08:45 CET: A quotation to get us going anyway:


He who seeks to regulate everything by law, is more likely to arouse vices than to reform them. It is best to grant what cannot be abolished, even though it be in itself harmful. How many evils spring from luxury, greed…and the like, yet these are tolerated—vices as they are—because they cannot be prevented by legal enactments. How much more then should free thought be granted, seeing that it is in itself a virtue and that it cannot be crushed! (Spinoza, Theological-political Tractate Ch.20/41)

08:34 CET: The picture above is of central Frankfurt in the 1848 revolution: democrats storm a line of Hessian artillery.

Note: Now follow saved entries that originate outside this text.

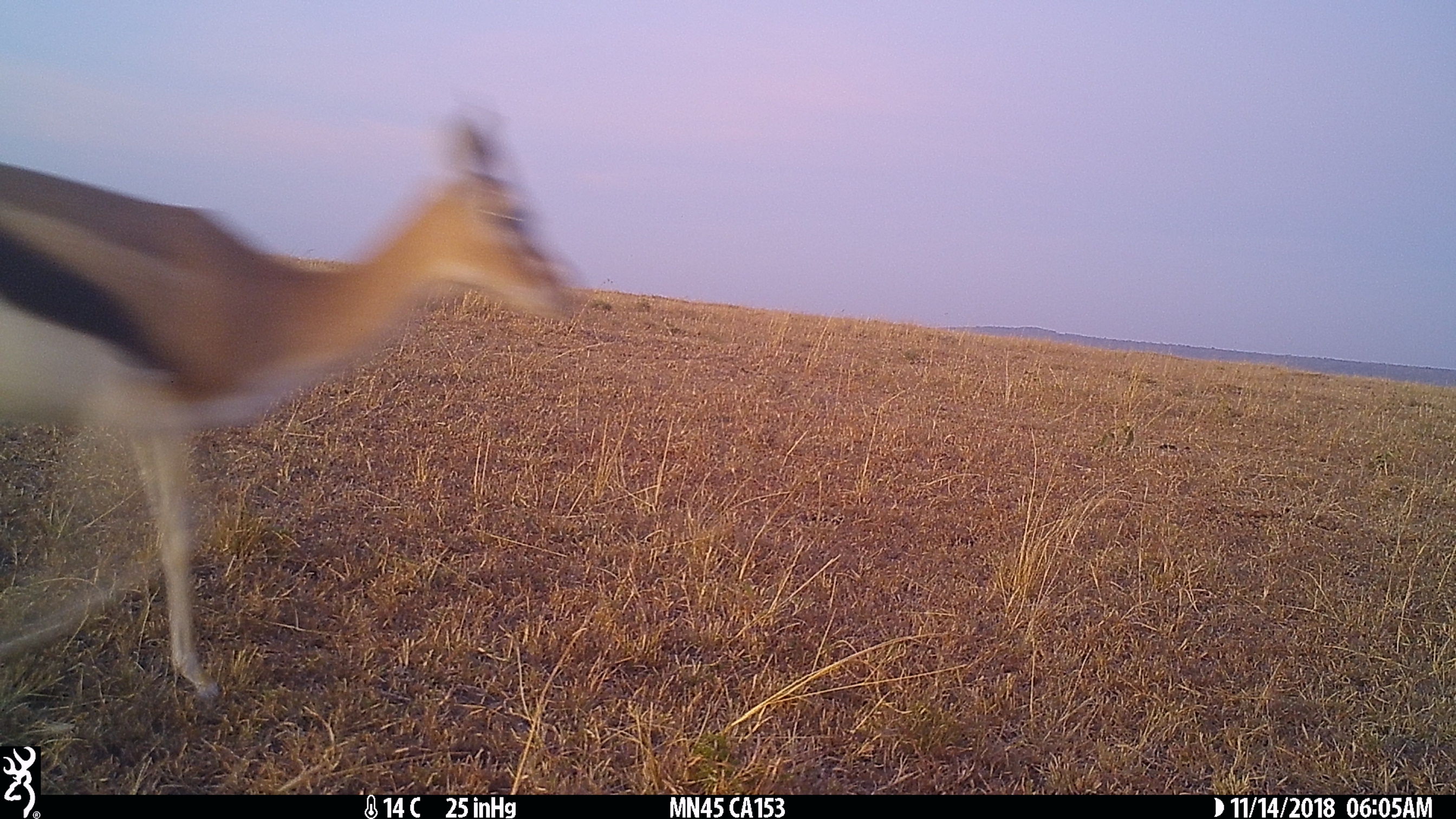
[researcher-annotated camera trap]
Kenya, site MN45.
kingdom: Animalia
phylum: Chordata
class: Mammalia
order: Artiodactyla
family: Bovidae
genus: Eudorcas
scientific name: Eudorcas thomsonii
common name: thomon's gazelle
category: gazelle thomsons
Gazelle thomsons (thomon's gazelle) (Eudorcas thomsonii).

08:30 CET: Morning. Reports are that all was quiet overnight (Your crit saw and heard nothing, certainly). What is interesting is that to a degree the days of protest have a trajectory which mirrors that of the general crisis – an existing movement against out-of-control banking has been evicted – further movements have erupted against austerity measures, and now the repression of both movements has refocused attention on what lawyers would call civil and political rights.

One could argue that the authorities have been successful in thus turning ire away from Frankfurt’s banking district and onto the Paulsplatz, where a supposedly illegal demonstration will take place in defence of freedoms of assembly and thought.

However, those who have been paying attention to the global trends since the ‘End of History’ will be fully aware that the convenient nexus between democracy and capitalism has been abandoned in favour of the latter (so-called authoritarian capitalism). The doctrine had its first examples in SE Asia, such as in Singapore and Malaysia, but spread in naughties to Italy and then wider. We need not repeat the recent European events which confirm and expand this wave; Frankfurt tells us enough about where we are. The point is that only our current leadership could perceive that the economic and political as wholly separate, for it is this same leadership which has been well-schooled in our dominant theology.

In calling for the end to the failed austerity politics yesterday, Blockupy and Occupy were as much defending and expressing their political rights; by calling for the respect of political rights today, they are, with their popular presence, holding up a mirror to governance by unelected technocrat and bond market.